In my last few months at ONC in late 2016, and continuing into 2017, I had two occasions to exercise this right myself. This essay describes my release of information (ROI) experiences in an annotated context. It also suggests ways Health Insurance Portability and Accountability Act (HIPAA)-covered entities and their business associates, including specialized document handling companies, can improve the ROI experience for everyone.

AHIMA’s members are familiar with this right of an individual to get their own PHI (I will refer to this as the Access Rule). The Office for Civil Rights (OCR) and ONC have excellent materials on the rule available for review.1 The original regulation was finalized in 2000 as 45 CFR 164.524.2 In section 13242 of the Health Information Technology for Economic and Clinical Health Act (HITECH), Congress interpreted that regulation to require, in statute, that it also included an individual’s right to transmit the PHI “directly from an electronic health record” system.3 In 2013, OCR updated the Access Rule in light of HITECH.4 These rules underlie the work I did with ONC. Finally, in December 2016, Congress passed and President Obama signed the 21st Century Cures Act (Cures), which adds requirements that EHR vendors and healthcare providers not “block” an individual’s ability to compile a longitudinal record of their health history—a record that could be compiled relatively easily if the Access Rule really worked as written.5 My own experience is just one of thousands of experiences that illustrate it doesn’t work as written, and that we have a lot of work to do.

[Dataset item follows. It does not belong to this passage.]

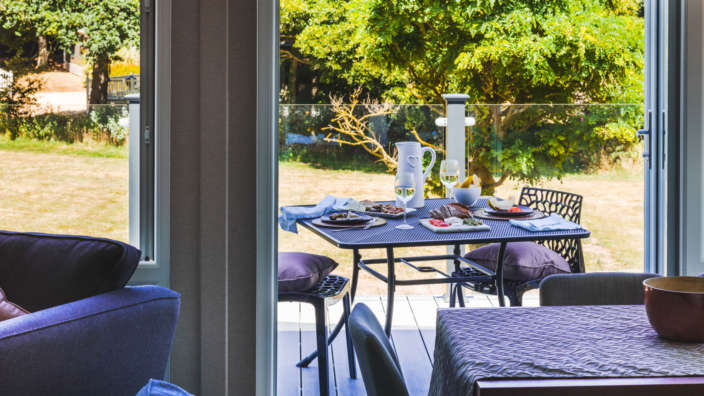 2 Decking Table Patio Food
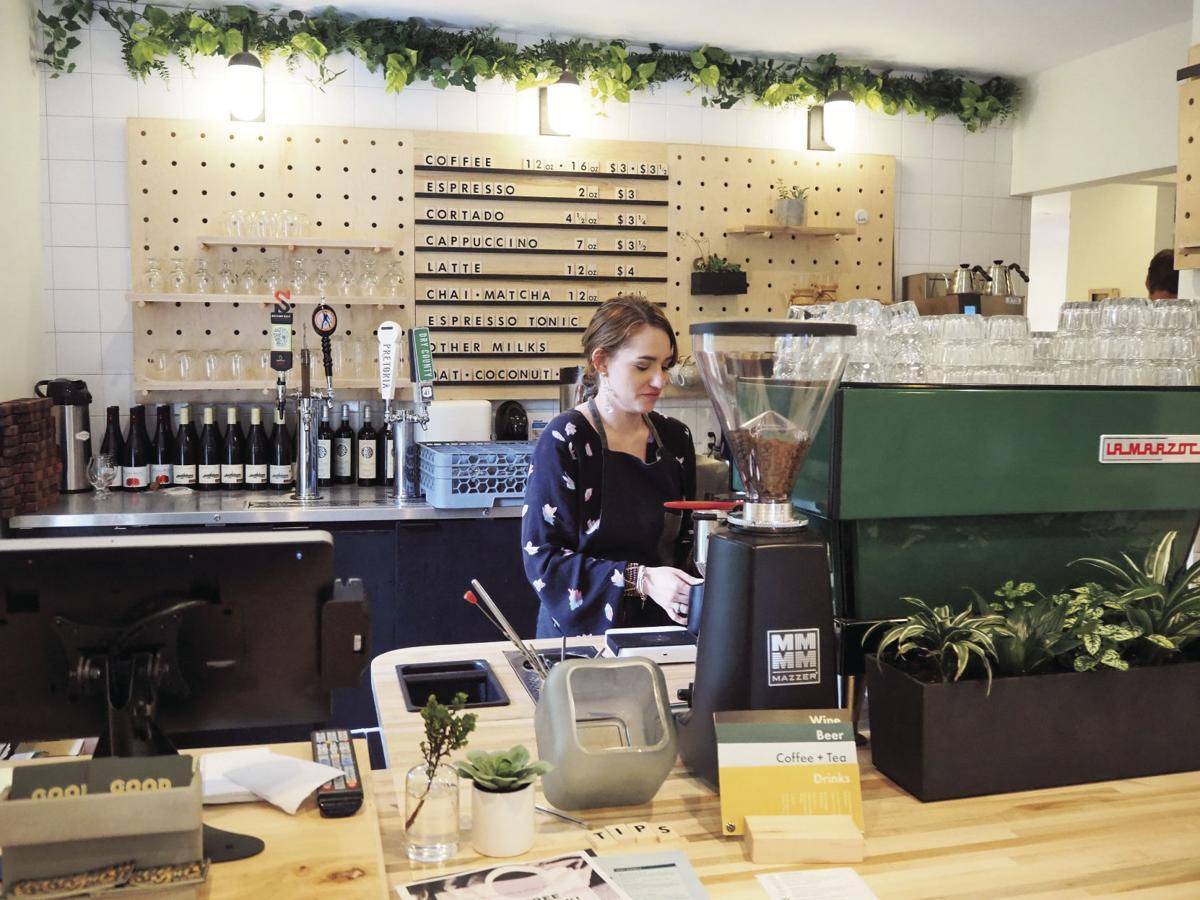 Baristas are well versed in creating coffee and tea drinks_cmyk.jpg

On a business trip in 2016 it became clear that I needed some dental work. As it turned out, a 41-year-old filling had failed. I saw my dentist July 6, 2016. He removed the old silver and drilled out the rot, leaving a 2mm hole in my tooth, which required a crown. He started that work and I paid $1,965. He submitted a request to the insurance company for reimbursement. On August 9, the insurance company denied benefits, claiming that a crown was unnecessary. On September 26, 2016 the dentist filed an appeal. In the appeal, the dentist included his complete notes and the digital photos from several angles of the 2mm hole in the tooth. He also opined that the hole was too large to be filled with a traditional filling.

On October 3, 2016 I also filed a detailed written appeal, as I had paid my dentist in full. In that appeal, I requested a copy of any PHI used to decide my benefits claim that my dentist had not supplied. I also requested an estimate of the copying costs for such PHI, not knowing what was in their files.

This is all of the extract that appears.